Page:Ivoi - La Mort de l’Aigle.djvu/241

La bibliothèque libre.
Le texte de cette page a été corrigé et est conforme au fac-similé.

Cependant Bobèche et Espérat se préparaient à rentrer en scène.

— Ainsi, questionnait le premier, tu as bien compris ?

— Parbleu. Le duel à coups de botte est un « passe-partout », comme tu dis en argot de théâtre. On prend l’événement important d’actualité. L’un des acteurs représente le gouvernement, l’autre son adversaire… ; de là, plaisanteries, critique du pouvoir…

— Oui, mais à cette heure, le gouvernement c’est…

— L’Empereur et son adversaire est la Sainte-Alliance. Il n’y a pas à discuter là-dessus. Au surplus d’Artin ne nous permettrait pas de tourner la difficulté.

— Hélas ! je le crains.

— Donc, va pour l’Empereur et la Sainte-Alliance.

Bobèche serra nerveusement les mains du jeune garçon :

— Tu songes bien que les coups de botte devront être donnés à l’Empereur…, sans cela ces gueux nous arrêteraient sûrement.

— Oui, j’y songe, grommela Espérat d’un ton sombre.

— Le rôle est dur pour nous… ; je ferai donc l’Empereur, comme cela je recevrai les horions.

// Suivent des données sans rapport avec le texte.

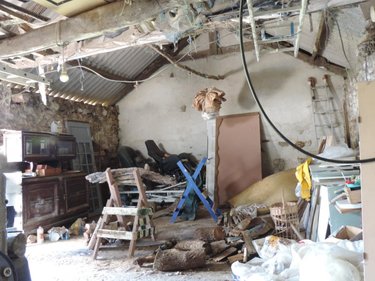 Maison a vendre Louargat 22540 Côtes-d'Armor 90 m2 5 pièces 135900 euros
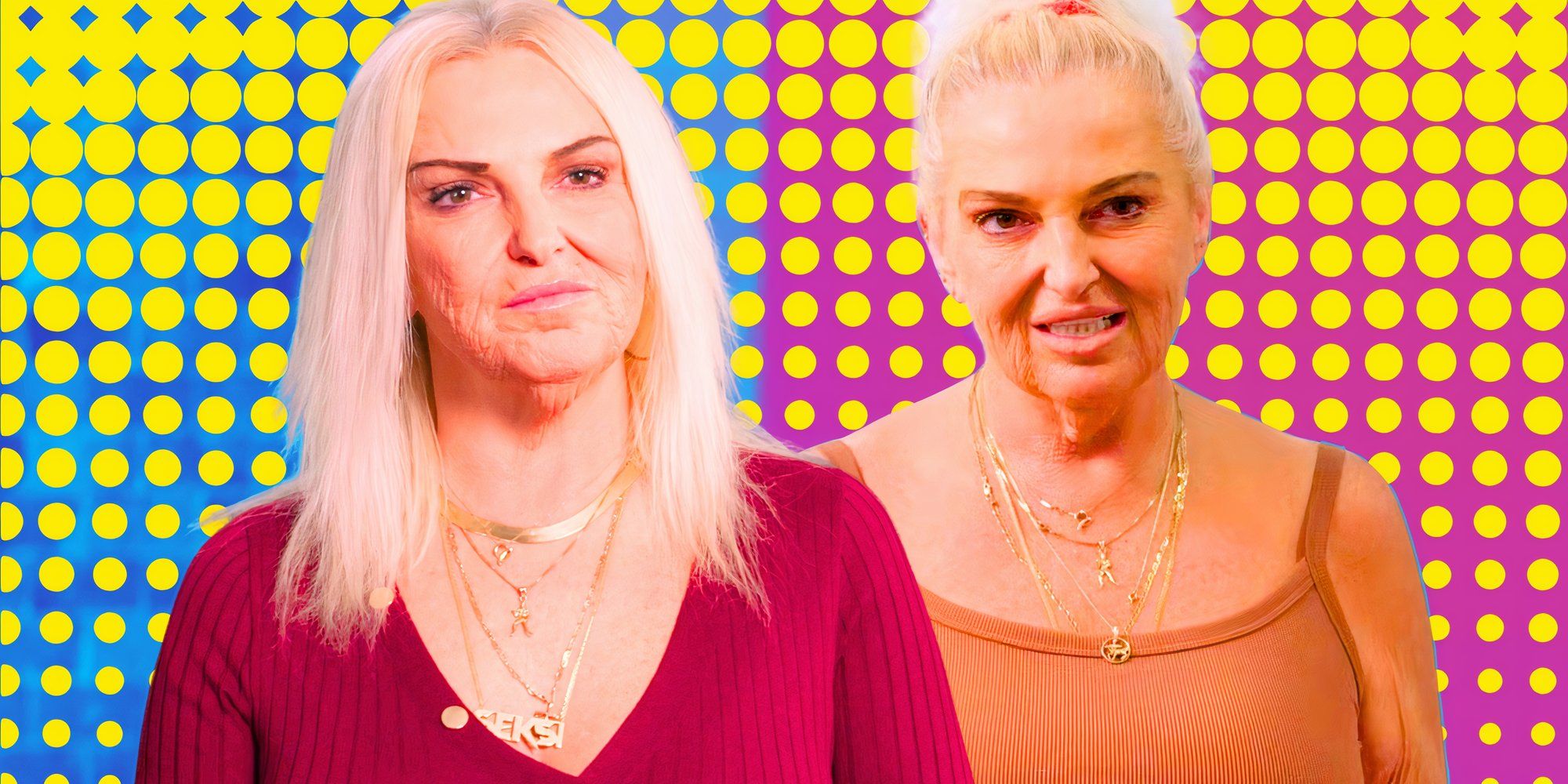 Prometido de 90 días: Angela disgusta a los fanáticos con un video “Trashy” y “Nasty” con su hija Skyla Deem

Mais l’enfant lui étreignit le bras :

— Non, non, l’Empereur, ce sera moi…

— Toi… ?

Oui, oui, je t’en prie… ; j’aime mieux recevoir les coups que les donner… Frapper sur lui, même en folie, en pitrerie, je ne pourrais pas.

Des larmes roulaient dans les yeux d’Espérat, disant la souffrance de son cœur dévoué.

— Soit, consentit le comédien, tu seras l’Empereur, mais pas de nerfs, mon pauvre vieux, pas de nerfs… Napoléon se moque bien de cette petite exhibition, et quand il saura l’évasion de Mlle Lucile, sois certain qu’il rira de notre pantalonnade.

Le gamin avait relevé la tête :

— Tu as raison, serrons-nous la main et en scène.

Les doigts des braves garçons se nouèrent un instant, puis Bobèche marchant le premier, ouvrit la porte conduisant à l’estrade.

Un grand silence accueillit l’entrée des jeunes gens.

Avec l’aisance que donne l’habitude, le pitre s’avança, salua à trois reprises, et se cambrant, amenant un sourire de commande sur ses lèvres :

— À la demande générale, nous allons avoir l’honneur de représenter le duel à coups de botte ou la situation politique, impromptu.